Birthplace of Chili Pepper Farming Revealed
Chili peppers reign as the world’s most widely cultivated spice crop; farmers grow them in bulk, and self-described chili-heads breed ever-spicier varieties of the fruit. But before they conquered cuisines around the globe, chili peppers were domesticated in Central and South America.
Now, scientists say they’ve found the hotspot where ancient farmers first cultivated Capsicum annuum, the most common kind of chili pepper.
By drawing on genetic, archaeological, linguistic and ecological evidence, the researchers found that chili farming was born in central-east Mexico. [Myth or Truth? 7 Ancient Health Ideas Explained]
“Identifying the origin of the chili pepper is not just an academic exercise,” senior author of the study Paul Gepts, a plant scientist at the University of California, Davis, said in a statement. “By tracing back the ancestry of any domesticated plant, we can better understand the genetic evolution of that species and the origin of agriculture — a major step in human evolution in different regions of the world.”
Genetic material from dozens of samples of farm-raised and wild chili peppers seemed to point to northeastern Mexico as the origin of domestication for C. annuum, the researchers found. But the scientists also looked at archaeological evidence for the peppers and ecological predictions of where the plant might have grown in climates of the past. They even looked at which ancient vocabularies included words for chili peppers. When these factors were taken into consideration, the birthplace of chili agriculture shifted farther south, to Mexico’s central-east region.
Christine Hastorf, a researcher at the University of California, Berkeley, who studies ancient humans’ use of plants, says combining multiple data sets and drawing on four different fields of study greatly enriches the research.

#### [EXERCISES]
(a) In the article on chili pepper farming, which university is Paul Gepts affiliated with?
(b) From the article on chili pepper farming, output the passage that begins at the words "Genetic material from" and stops after the words "enriches the research.".

#### [Scene geometry reasoning data]
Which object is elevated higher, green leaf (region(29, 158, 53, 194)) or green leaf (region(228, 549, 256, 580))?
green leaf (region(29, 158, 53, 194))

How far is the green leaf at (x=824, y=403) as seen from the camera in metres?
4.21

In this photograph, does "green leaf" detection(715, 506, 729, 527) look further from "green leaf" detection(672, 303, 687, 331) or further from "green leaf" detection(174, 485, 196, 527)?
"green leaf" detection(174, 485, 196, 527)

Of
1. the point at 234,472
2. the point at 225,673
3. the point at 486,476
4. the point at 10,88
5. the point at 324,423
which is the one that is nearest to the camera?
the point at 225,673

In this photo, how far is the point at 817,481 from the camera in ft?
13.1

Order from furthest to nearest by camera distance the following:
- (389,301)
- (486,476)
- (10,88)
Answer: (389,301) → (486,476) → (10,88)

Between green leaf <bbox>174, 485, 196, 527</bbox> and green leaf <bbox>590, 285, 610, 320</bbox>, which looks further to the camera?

#### [COMPLETED EXERCISE]
(a) The University of California, Davis.

(b)
Genetic material from dozens of samples of farm-raised and wild chili peppers seemed to point to northeastern Mexico as the origin of domestication for C. annuum, the researchers found. But the scientists also looked at archaeological evidence for the peppers and ecological predictions of where the plant might have grown in climates of the past. They even looked at which ancient vocabularies included words for chili peppers. When these factors were taken into consideration, the birthplace of chili agriculture shifted farther south, to Mexico’s central-east region.
Christine Hastorf, a researcher at the University of California, Berkeley, who studies ancient humans’ use of plants, says combining multiple data sets and drawing on four different fields of study greatly enriches the research.